MATERIAL ::
══════════

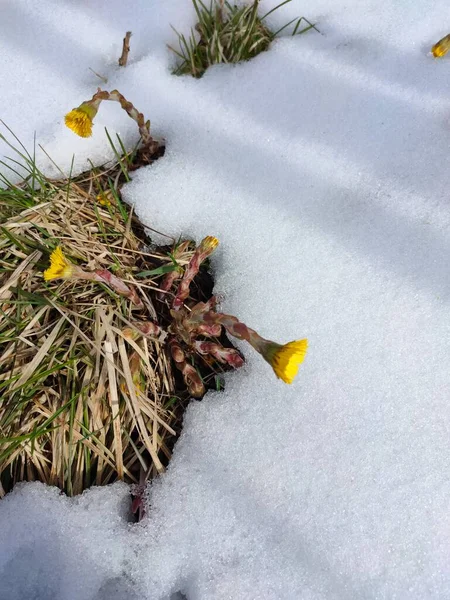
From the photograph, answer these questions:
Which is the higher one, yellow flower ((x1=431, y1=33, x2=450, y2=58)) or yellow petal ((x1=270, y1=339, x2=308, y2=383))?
yellow flower ((x1=431, y1=33, x2=450, y2=58))

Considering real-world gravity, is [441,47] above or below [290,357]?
above

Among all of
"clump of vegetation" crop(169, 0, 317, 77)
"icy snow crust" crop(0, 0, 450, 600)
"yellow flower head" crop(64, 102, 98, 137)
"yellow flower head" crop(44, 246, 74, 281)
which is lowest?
"icy snow crust" crop(0, 0, 450, 600)

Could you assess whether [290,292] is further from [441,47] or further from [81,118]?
[441,47]

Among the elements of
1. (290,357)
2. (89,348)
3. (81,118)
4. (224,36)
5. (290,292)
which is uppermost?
(81,118)

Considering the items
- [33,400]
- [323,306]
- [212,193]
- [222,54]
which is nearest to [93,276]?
[33,400]

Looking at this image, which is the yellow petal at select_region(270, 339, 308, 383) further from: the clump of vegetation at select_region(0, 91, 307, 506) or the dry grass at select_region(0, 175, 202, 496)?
the dry grass at select_region(0, 175, 202, 496)

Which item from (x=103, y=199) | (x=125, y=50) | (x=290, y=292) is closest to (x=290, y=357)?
(x=290, y=292)

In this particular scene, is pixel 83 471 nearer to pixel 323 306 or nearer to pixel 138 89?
pixel 323 306

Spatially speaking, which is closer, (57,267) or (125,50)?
(57,267)

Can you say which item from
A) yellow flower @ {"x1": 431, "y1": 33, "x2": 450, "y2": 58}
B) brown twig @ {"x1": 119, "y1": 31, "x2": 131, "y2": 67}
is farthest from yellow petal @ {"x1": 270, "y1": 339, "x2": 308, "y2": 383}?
brown twig @ {"x1": 119, "y1": 31, "x2": 131, "y2": 67}
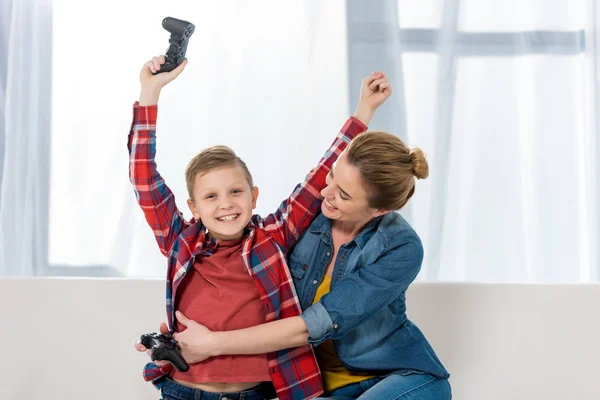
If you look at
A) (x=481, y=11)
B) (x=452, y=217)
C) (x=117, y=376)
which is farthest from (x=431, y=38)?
(x=117, y=376)

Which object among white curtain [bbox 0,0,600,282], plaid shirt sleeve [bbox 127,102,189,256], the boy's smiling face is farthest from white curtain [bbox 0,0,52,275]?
the boy's smiling face

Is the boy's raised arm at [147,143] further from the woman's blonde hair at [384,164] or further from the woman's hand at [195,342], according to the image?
the woman's blonde hair at [384,164]

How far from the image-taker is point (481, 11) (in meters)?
2.52

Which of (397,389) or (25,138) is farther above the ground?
(25,138)

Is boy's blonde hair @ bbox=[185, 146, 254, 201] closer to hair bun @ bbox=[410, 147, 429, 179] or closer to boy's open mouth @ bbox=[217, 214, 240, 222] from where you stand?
boy's open mouth @ bbox=[217, 214, 240, 222]

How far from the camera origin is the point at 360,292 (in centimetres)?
141

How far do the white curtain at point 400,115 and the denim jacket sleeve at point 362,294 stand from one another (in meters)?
1.05

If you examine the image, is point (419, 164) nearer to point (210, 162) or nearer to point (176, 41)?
point (210, 162)

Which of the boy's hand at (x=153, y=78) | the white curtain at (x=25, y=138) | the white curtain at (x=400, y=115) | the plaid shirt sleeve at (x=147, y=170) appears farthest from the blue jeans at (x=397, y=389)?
the white curtain at (x=25, y=138)

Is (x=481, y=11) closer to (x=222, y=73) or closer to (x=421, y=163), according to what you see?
(x=222, y=73)

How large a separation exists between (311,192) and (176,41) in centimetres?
42

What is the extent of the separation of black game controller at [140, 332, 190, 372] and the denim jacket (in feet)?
0.80

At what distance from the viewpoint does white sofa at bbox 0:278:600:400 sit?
1.94m

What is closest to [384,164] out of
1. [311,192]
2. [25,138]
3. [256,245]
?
[311,192]
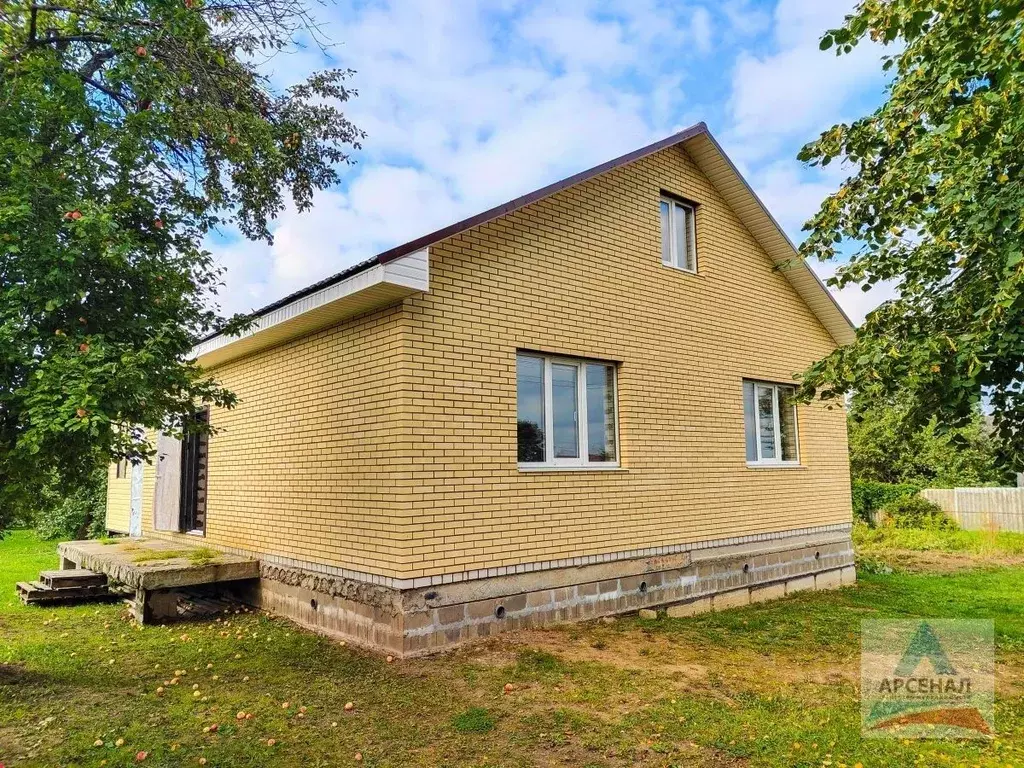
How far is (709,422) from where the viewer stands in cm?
964

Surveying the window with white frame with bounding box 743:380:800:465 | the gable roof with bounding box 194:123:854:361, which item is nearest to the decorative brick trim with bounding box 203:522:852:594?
the window with white frame with bounding box 743:380:800:465

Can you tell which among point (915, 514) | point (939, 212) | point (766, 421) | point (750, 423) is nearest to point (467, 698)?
point (939, 212)

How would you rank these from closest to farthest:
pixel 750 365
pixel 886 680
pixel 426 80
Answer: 1. pixel 886 680
2. pixel 426 80
3. pixel 750 365

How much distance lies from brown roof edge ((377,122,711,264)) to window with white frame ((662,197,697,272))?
0.94 meters

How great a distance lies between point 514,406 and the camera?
24.2 ft

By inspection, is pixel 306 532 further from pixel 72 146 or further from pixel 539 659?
pixel 72 146

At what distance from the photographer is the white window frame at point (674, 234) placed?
9867 millimetres

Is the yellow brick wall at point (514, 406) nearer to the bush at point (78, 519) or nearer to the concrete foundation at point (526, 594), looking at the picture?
the concrete foundation at point (526, 594)

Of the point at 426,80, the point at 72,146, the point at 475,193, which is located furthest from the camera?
the point at 475,193

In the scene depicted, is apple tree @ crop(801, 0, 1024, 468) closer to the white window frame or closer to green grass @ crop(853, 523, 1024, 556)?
the white window frame

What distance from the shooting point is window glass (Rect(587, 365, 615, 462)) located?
8.28m

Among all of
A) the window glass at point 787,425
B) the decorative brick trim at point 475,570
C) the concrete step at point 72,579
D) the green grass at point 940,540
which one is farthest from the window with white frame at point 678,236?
the green grass at point 940,540

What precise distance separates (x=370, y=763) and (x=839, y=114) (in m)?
7.39

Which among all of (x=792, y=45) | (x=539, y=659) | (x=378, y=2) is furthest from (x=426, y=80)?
(x=539, y=659)
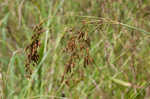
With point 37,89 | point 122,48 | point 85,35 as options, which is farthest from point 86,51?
point 122,48

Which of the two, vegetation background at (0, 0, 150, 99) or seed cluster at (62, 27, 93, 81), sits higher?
seed cluster at (62, 27, 93, 81)

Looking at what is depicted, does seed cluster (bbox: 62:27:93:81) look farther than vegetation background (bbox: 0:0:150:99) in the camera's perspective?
No

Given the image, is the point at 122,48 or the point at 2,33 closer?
the point at 122,48

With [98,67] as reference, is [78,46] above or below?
above

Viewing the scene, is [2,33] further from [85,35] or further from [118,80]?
[85,35]

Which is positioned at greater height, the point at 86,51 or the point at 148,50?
the point at 86,51

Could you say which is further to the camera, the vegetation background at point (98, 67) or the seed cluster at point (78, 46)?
the vegetation background at point (98, 67)

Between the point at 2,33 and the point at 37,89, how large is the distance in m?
0.66

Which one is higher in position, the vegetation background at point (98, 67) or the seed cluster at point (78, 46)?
the seed cluster at point (78, 46)

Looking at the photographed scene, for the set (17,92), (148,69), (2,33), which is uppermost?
(2,33)

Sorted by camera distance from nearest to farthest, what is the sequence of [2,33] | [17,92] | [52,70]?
[52,70]
[17,92]
[2,33]

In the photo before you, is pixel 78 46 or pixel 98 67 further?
pixel 98 67

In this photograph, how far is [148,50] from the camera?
1.79m

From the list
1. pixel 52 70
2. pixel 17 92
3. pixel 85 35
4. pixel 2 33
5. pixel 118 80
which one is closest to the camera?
pixel 85 35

══════════

EXERCISE OBJECTIVE :: Rewrite all of the lines above, replacing "yellow petal" with "golden petal" and keeping everything else the same. Leave the pictures out of your version.

RESULT OF THE TASK ::
From the photograph, answer these questions:
Which is the higher one, yellow flower ((x1=431, y1=33, x2=450, y2=58)) or golden petal ((x1=270, y1=339, x2=308, y2=383))?
yellow flower ((x1=431, y1=33, x2=450, y2=58))

Considering real-world gravity, is [441,47] above or below [290,357]?
above

Among all of
"clump of vegetation" crop(169, 0, 317, 77)
"icy snow crust" crop(0, 0, 450, 600)
"yellow flower head" crop(64, 102, 98, 137)
"yellow flower head" crop(44, 246, 74, 281)
which is lowest?
"icy snow crust" crop(0, 0, 450, 600)

Could you assess whether [290,292] is further from [441,47] or further from [81,118]?
[441,47]

Among the elements of
1. (290,357)
2. (89,348)
3. (81,118)
4. (224,36)
5. (290,292)
which is uppermost?
(81,118)

Considering the items
- [33,400]
- [323,306]
- [212,193]
- [222,54]
which is nearest to [93,276]?
[33,400]

Looking at this image, which is the golden petal at select_region(270, 339, 308, 383) further from: the clump of vegetation at select_region(0, 91, 307, 506) or the dry grass at select_region(0, 175, 202, 496)?
the dry grass at select_region(0, 175, 202, 496)

Which item from (x=103, y=199) | (x=125, y=50) | (x=290, y=292) is closest to (x=290, y=357)?
(x=290, y=292)

In this particular scene, is pixel 83 471 nearer to pixel 323 306 or nearer to pixel 138 89?
pixel 323 306

Spatially speaking, which is closer, (57,267) or (125,50)?
(57,267)

Can you say which item from
A) yellow flower @ {"x1": 431, "y1": 33, "x2": 450, "y2": 58}
B) brown twig @ {"x1": 119, "y1": 31, "x2": 131, "y2": 67}
is farthest from golden petal @ {"x1": 270, "y1": 339, "x2": 308, "y2": 383}?
brown twig @ {"x1": 119, "y1": 31, "x2": 131, "y2": 67}
If you look at
A) (x=481, y=11)
B) (x=452, y=217)
C) (x=117, y=376)
which is farthest from (x=431, y=38)?
(x=117, y=376)

Which object among white curtain [bbox 0,0,600,282], plaid shirt sleeve [bbox 127,102,189,256], the boy's smiling face is farthest from white curtain [bbox 0,0,52,275]?
the boy's smiling face

Is the boy's raised arm at [147,143] further from the woman's blonde hair at [384,164] or further from the woman's hand at [195,342], according to the image?
the woman's blonde hair at [384,164]

How far from the image-taker is point (481, 11) (in meters)?
2.52

Which of (397,389) or (25,138) is farther above the ground?
(25,138)

Is boy's blonde hair @ bbox=[185, 146, 254, 201] closer to hair bun @ bbox=[410, 147, 429, 179] or closer to boy's open mouth @ bbox=[217, 214, 240, 222] from where you stand?
boy's open mouth @ bbox=[217, 214, 240, 222]

How far from the camera origin is the point at 360,292 (in centimetres)?
141

How far do the white curtain at point 400,115 and the denim jacket sleeve at point 362,294 stand from one another (in meters)?
1.05

If you examine the image, is point (419, 164) nearer to point (210, 162) or nearer to point (176, 41)?
point (210, 162)

Which of the boy's hand at (x=153, y=78) | the white curtain at (x=25, y=138) | the white curtain at (x=400, y=115) | the plaid shirt sleeve at (x=147, y=170) appears farthest from the blue jeans at (x=397, y=389)?
the white curtain at (x=25, y=138)

Is (x=481, y=11) closer to (x=222, y=73) or closer to (x=421, y=163), according to what you see?
(x=222, y=73)

How large a separation exists between (311,192) and (176,41) in centimetres?
42

What is the extent of the separation of black game controller at [140, 332, 190, 372] and the denim jacket (in feet)?
0.80

At what distance from the viewpoint does white sofa at bbox 0:278:600:400 sit?
1.94m

What is closest to [384,164] out of
1. [311,192]
2. [25,138]
3. [256,245]
?
[311,192]
How far is (709,422) from where the viewer stands in cm?
964

Surveying the window with white frame with bounding box 743:380:800:465 | the gable roof with bounding box 194:123:854:361, which item is nearest to the decorative brick trim with bounding box 203:522:852:594?
the window with white frame with bounding box 743:380:800:465

Can you tell which among point (915, 514) | point (939, 212) | point (766, 421) | point (750, 423) is nearest to point (467, 698)?
point (939, 212)

How would you rank these from closest to farthest:
pixel 750 365
pixel 886 680
pixel 426 80
Answer: 1. pixel 886 680
2. pixel 426 80
3. pixel 750 365

How much distance lies from brown roof edge ((377,122,711,264)) to window with white frame ((662,197,697,272))?
0.94 meters

How great a distance lies between point 514,406 and the camera?
24.2 ft

By inspection, is pixel 306 532 further from pixel 72 146 or further from pixel 539 659?
pixel 72 146

At what distance from the photographer is the white window frame at point (674, 234) placed?
9867 millimetres

Is the yellow brick wall at point (514, 406) nearer to the bush at point (78, 519) or nearer to the concrete foundation at point (526, 594), looking at the picture?
the concrete foundation at point (526, 594)

Of the point at 426,80, the point at 72,146, the point at 475,193, which is located furthest from the camera?
the point at 475,193

In the scene depicted, is apple tree @ crop(801, 0, 1024, 468) closer to the white window frame or closer to green grass @ crop(853, 523, 1024, 556)?
the white window frame

What distance from the shooting point is window glass (Rect(587, 365, 615, 462)) located?
8.28m

Among all of
A) the window glass at point 787,425
B) the decorative brick trim at point 475,570
C) the concrete step at point 72,579
D) the green grass at point 940,540
which one is farthest from the window with white frame at point 678,236?
the green grass at point 940,540

What precise distance separates (x=370, y=763) and (x=839, y=114) (in m)?
7.39

Which among all of (x=792, y=45) | (x=539, y=659) | (x=378, y=2) is furthest from (x=426, y=80)?
(x=539, y=659)
With point 37,89 | point 122,48 | point 85,35 as options, which is farthest from point 86,51?
point 122,48

Which of the two, vegetation background at (0, 0, 150, 99) or seed cluster at (62, 27, 93, 81), sits higher?
seed cluster at (62, 27, 93, 81)

Looking at what is depicted, does seed cluster (bbox: 62:27:93:81) look farther than vegetation background (bbox: 0:0:150:99) in the camera's perspective?
No

Given the image, is the point at 122,48 or the point at 2,33 closer?
the point at 122,48

With [98,67] as reference, is [78,46] above or below?
above

Viewing the scene, is [2,33] further from [85,35] or further from [118,80]?
[85,35]

Which is positioned at greater height, the point at 86,51 or the point at 148,50?
the point at 86,51

Could you say which is further to the camera, the vegetation background at point (98, 67) or the seed cluster at point (78, 46)?
the vegetation background at point (98, 67)

Between the point at 2,33 and the point at 37,89, how large is the distance in m?
0.66

Which one is higher in position, the vegetation background at point (98, 67) or the seed cluster at point (78, 46)?
the seed cluster at point (78, 46)

Looking at the photographed scene, for the set (17,92), (148,69), (2,33), which is uppermost?
(2,33)

Sorted by camera distance from nearest to farthest, what is the sequence of [2,33] | [17,92] | [52,70]?
[52,70]
[17,92]
[2,33]

In the photo before you, is pixel 78 46 or pixel 98 67 further?
pixel 98 67

In this photograph, how far is [148,50] from the camera?
1.79m

From the list
1. pixel 52 70
2. pixel 17 92
3. pixel 85 35
4. pixel 2 33
5. pixel 118 80
which one is closest to the camera?
pixel 85 35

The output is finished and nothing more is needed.